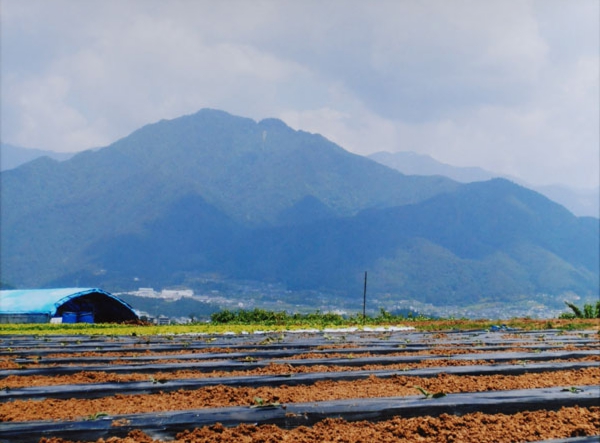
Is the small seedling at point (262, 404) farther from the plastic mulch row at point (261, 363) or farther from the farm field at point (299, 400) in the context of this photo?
the plastic mulch row at point (261, 363)

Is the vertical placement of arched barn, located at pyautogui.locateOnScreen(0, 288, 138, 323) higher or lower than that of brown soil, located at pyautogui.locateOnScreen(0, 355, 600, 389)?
higher

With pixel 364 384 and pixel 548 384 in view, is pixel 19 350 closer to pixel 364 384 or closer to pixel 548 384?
pixel 364 384

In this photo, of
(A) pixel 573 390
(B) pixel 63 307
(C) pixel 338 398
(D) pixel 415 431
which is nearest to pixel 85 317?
(B) pixel 63 307

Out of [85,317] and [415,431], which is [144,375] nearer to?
[415,431]

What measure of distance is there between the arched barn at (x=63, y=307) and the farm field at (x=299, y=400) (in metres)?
19.9

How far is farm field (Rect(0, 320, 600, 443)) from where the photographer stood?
548 centimetres

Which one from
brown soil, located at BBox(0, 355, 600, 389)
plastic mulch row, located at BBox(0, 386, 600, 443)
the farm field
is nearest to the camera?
plastic mulch row, located at BBox(0, 386, 600, 443)

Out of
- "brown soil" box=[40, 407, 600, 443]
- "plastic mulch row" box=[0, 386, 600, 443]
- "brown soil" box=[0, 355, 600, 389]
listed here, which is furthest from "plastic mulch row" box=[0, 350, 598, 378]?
"brown soil" box=[40, 407, 600, 443]

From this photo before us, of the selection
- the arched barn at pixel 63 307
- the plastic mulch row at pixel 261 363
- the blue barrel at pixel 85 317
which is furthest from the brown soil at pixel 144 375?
the blue barrel at pixel 85 317

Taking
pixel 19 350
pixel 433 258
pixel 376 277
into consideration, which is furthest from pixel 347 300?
pixel 19 350

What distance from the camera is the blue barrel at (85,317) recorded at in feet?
105

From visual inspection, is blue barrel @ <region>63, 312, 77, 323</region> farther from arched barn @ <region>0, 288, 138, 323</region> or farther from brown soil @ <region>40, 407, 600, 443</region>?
brown soil @ <region>40, 407, 600, 443</region>

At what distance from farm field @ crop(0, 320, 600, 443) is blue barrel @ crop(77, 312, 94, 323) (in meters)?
21.7

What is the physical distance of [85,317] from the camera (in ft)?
105
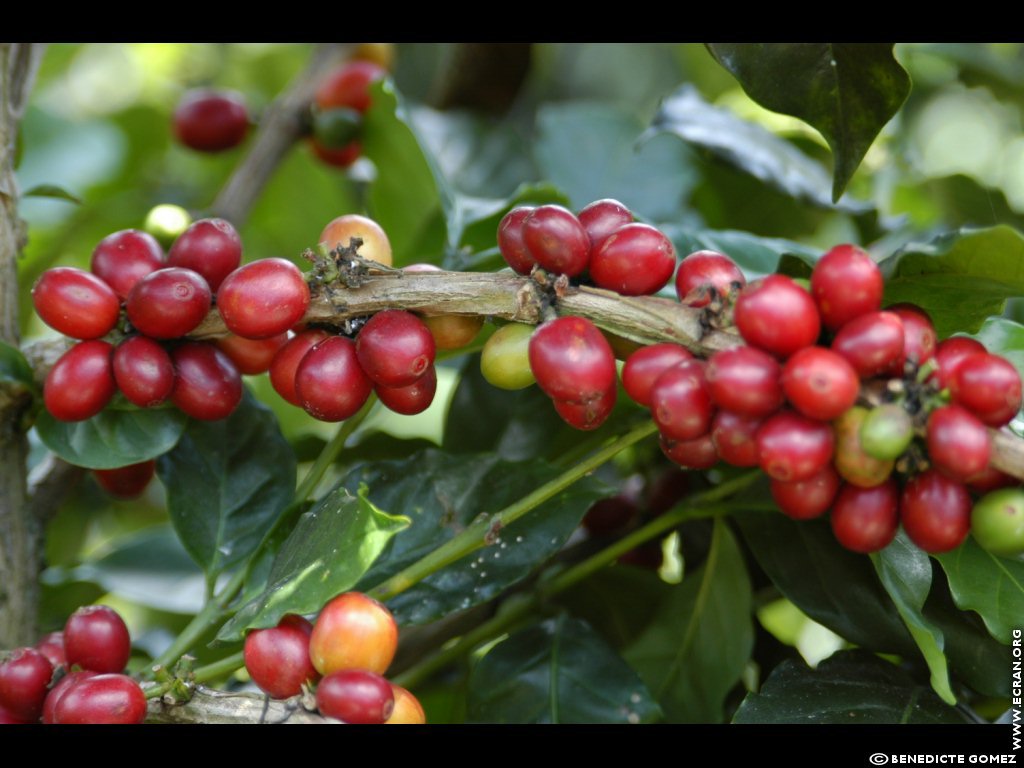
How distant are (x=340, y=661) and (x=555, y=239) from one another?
1.15 ft

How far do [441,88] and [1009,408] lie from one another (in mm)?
1558

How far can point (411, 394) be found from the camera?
33.8 inches

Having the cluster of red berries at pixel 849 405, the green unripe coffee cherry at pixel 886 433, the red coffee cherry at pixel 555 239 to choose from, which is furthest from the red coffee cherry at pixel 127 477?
the green unripe coffee cherry at pixel 886 433

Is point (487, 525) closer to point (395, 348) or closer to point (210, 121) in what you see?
point (395, 348)

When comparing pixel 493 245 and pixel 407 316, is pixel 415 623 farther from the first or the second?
pixel 493 245

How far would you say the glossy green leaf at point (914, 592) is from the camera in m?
0.74

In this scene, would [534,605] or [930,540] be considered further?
[534,605]

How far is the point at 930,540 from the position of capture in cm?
69

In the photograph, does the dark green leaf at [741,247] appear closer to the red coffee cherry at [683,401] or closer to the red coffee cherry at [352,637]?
the red coffee cherry at [683,401]

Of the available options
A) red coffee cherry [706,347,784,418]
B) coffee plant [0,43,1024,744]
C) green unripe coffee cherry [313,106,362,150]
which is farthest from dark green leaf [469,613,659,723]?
green unripe coffee cherry [313,106,362,150]

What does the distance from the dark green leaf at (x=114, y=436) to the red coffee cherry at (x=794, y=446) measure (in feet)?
1.89

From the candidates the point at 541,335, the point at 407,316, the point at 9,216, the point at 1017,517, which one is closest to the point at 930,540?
→ the point at 1017,517

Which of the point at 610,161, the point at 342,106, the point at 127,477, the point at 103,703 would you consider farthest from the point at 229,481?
the point at 610,161

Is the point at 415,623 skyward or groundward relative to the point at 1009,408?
groundward
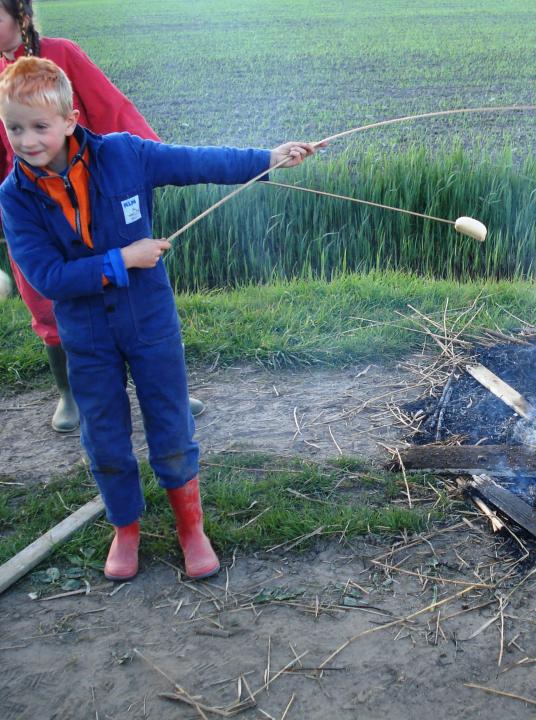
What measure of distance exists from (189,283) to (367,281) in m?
1.37

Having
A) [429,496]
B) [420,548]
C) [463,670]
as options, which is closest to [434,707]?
[463,670]

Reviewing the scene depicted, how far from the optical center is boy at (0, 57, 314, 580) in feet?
7.18

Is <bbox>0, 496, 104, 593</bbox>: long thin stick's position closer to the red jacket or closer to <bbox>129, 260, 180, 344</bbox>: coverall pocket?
<bbox>129, 260, 180, 344</bbox>: coverall pocket

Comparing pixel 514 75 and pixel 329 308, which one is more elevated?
pixel 514 75

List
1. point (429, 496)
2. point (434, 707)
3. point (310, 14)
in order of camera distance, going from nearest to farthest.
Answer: point (434, 707)
point (429, 496)
point (310, 14)

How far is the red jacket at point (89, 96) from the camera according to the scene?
302cm

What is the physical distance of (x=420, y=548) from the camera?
104 inches

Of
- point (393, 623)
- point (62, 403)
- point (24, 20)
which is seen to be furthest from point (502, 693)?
point (24, 20)

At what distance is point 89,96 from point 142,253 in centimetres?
115

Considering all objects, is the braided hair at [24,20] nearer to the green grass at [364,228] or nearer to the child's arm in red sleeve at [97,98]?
the child's arm in red sleeve at [97,98]

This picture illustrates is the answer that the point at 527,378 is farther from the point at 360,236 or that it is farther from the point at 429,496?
the point at 360,236

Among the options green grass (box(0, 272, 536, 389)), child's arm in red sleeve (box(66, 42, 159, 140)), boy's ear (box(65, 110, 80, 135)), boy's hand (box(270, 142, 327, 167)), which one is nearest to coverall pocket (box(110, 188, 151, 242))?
boy's ear (box(65, 110, 80, 135))

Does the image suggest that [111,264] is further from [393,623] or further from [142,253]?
[393,623]

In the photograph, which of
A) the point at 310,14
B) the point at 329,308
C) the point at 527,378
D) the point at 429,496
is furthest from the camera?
the point at 310,14
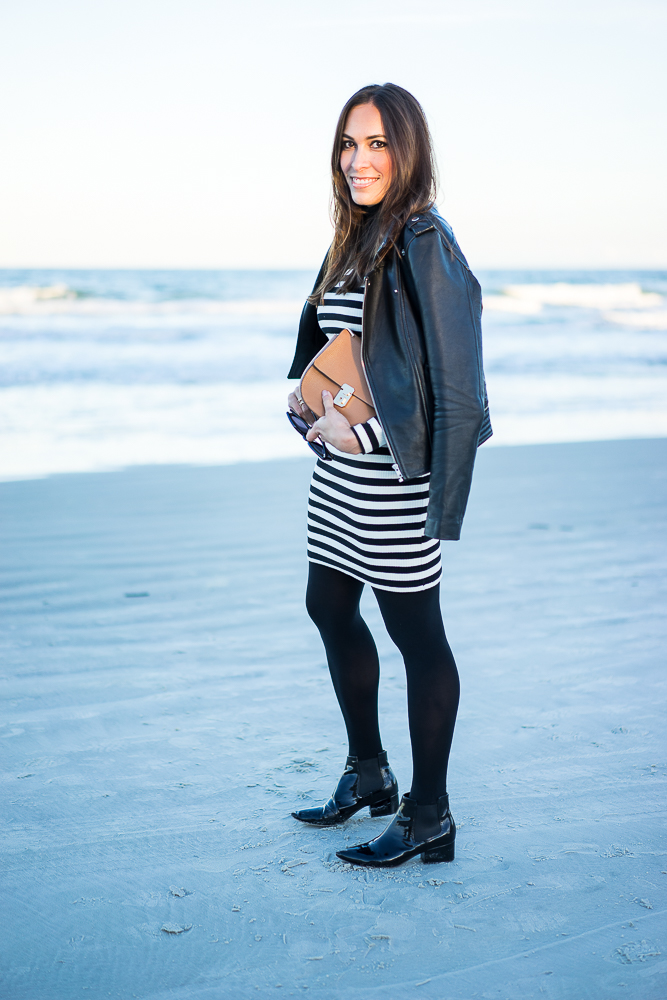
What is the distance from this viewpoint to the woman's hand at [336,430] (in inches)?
74.9

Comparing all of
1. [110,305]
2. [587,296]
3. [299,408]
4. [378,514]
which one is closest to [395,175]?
[299,408]

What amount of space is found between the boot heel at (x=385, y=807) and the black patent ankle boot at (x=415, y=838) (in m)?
0.20

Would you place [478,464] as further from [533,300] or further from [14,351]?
[533,300]

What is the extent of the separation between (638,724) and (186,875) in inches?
58.3

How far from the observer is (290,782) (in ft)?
7.89

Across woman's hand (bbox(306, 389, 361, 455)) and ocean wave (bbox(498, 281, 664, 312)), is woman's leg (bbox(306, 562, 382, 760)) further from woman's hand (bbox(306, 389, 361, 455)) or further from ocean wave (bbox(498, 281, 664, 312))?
ocean wave (bbox(498, 281, 664, 312))

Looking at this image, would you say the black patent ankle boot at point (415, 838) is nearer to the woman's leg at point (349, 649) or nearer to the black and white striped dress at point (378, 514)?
the woman's leg at point (349, 649)

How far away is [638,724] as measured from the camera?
271cm

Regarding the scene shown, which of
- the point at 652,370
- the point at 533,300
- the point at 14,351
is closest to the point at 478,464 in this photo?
the point at 652,370

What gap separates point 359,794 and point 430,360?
3.73 ft

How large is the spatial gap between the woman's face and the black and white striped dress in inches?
9.0

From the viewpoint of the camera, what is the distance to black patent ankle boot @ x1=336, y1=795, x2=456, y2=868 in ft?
6.63

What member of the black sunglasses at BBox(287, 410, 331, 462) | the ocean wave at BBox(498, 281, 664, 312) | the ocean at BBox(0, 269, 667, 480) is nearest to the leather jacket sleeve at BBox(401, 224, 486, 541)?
the black sunglasses at BBox(287, 410, 331, 462)

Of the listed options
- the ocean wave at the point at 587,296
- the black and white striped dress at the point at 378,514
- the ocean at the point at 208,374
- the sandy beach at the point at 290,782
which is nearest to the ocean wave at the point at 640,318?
the ocean at the point at 208,374
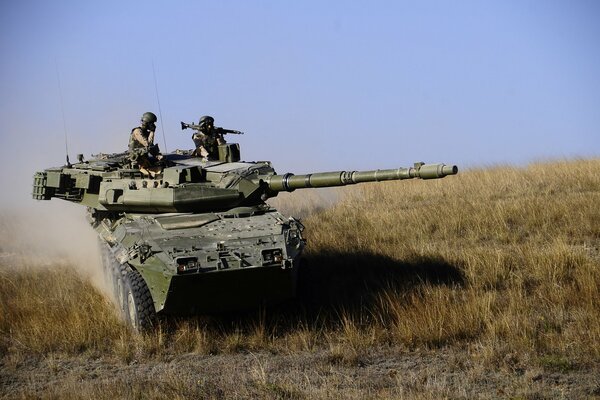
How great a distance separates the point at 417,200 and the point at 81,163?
6925 millimetres

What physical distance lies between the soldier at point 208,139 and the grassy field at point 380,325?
7.23 ft

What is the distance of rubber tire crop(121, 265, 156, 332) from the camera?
10.5 meters

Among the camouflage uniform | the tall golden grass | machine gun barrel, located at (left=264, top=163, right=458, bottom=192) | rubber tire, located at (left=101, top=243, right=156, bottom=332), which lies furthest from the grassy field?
Answer: the camouflage uniform

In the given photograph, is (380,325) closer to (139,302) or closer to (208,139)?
(139,302)

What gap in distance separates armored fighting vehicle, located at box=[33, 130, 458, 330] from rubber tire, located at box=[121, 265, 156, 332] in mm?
11

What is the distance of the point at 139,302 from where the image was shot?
10492 mm

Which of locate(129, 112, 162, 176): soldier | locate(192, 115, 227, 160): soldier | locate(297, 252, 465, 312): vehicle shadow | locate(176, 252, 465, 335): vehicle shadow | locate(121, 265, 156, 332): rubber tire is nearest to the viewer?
locate(121, 265, 156, 332): rubber tire

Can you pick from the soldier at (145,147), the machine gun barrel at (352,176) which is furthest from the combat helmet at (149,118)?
the machine gun barrel at (352,176)

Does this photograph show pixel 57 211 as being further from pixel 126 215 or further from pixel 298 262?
pixel 298 262

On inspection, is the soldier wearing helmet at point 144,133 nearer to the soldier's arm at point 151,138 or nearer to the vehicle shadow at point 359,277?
the soldier's arm at point 151,138

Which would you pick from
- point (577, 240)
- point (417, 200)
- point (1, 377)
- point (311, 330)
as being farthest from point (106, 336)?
point (417, 200)

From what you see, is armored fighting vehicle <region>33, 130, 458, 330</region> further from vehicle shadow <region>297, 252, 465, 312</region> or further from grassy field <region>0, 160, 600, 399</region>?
vehicle shadow <region>297, 252, 465, 312</region>

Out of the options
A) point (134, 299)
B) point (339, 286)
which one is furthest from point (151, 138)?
point (134, 299)

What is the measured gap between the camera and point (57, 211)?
64.7 ft
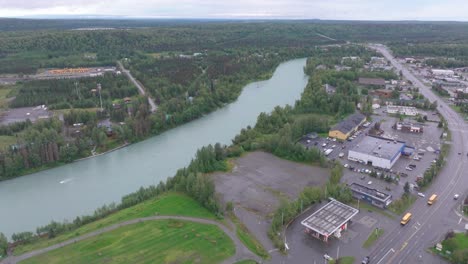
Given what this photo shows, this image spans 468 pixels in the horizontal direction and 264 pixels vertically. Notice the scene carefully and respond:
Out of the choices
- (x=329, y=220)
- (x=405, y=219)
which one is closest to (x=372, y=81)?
(x=405, y=219)

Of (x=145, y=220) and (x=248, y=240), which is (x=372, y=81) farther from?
(x=145, y=220)

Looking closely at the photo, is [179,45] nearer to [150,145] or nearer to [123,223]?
[150,145]

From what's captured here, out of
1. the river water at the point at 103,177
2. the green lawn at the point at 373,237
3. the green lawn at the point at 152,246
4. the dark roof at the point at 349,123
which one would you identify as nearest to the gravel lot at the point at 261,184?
the green lawn at the point at 152,246

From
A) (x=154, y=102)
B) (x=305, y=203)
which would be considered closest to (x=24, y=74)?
(x=154, y=102)

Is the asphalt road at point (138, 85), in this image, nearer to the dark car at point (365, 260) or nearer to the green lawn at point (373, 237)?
the green lawn at point (373, 237)

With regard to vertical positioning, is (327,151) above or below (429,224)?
above

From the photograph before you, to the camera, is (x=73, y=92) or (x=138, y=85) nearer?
(x=73, y=92)
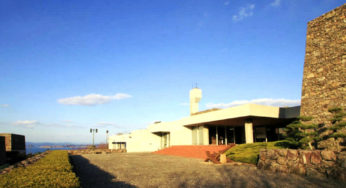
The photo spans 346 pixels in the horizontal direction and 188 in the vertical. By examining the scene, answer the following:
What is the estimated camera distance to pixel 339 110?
39.1 ft

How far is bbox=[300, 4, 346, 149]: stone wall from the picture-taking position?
12.6 meters

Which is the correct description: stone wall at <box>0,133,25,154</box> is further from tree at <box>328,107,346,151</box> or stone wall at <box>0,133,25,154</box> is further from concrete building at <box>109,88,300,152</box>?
tree at <box>328,107,346,151</box>

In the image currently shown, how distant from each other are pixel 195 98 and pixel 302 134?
29486 millimetres

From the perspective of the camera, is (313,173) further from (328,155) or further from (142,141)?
(142,141)

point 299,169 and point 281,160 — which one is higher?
point 281,160

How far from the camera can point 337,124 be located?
11.6 metres

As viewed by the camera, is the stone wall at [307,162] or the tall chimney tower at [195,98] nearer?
the stone wall at [307,162]

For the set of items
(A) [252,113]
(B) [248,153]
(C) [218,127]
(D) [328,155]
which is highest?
(A) [252,113]

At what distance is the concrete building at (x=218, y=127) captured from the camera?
23.1 meters

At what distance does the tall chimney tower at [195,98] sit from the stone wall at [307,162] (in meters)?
28.7

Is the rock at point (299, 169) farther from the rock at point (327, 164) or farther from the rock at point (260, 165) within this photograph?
the rock at point (260, 165)

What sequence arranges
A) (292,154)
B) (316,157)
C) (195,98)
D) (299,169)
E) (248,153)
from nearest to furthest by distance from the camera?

++++++++++++++++++++

• _Stated task_
Extract exactly the lines between the line containing "For the set of items" and the end of the data, including both.

• _Solution to the exercise_
For the set of items
(A) [252,113]
(B) [248,153]
(C) [218,127]
(D) [328,155]
which is highest?
(A) [252,113]

At what distance is the concrete building at (x=218, y=127) captured from the camera?
23.1 meters

At what distance does the tall chimney tower at [195,98] sit from the stone wall at [307,162] (in meters)?
28.7

Is the rock at point (299, 169) farther from the rock at point (327, 164) or farther from the rock at point (260, 165) within this photograph?
the rock at point (260, 165)

What sequence arranges
A) (292,154)
B) (316,157)
C) (195,98)
D) (299,169)
E) (248,153)
from nearest to furthest by distance from the camera?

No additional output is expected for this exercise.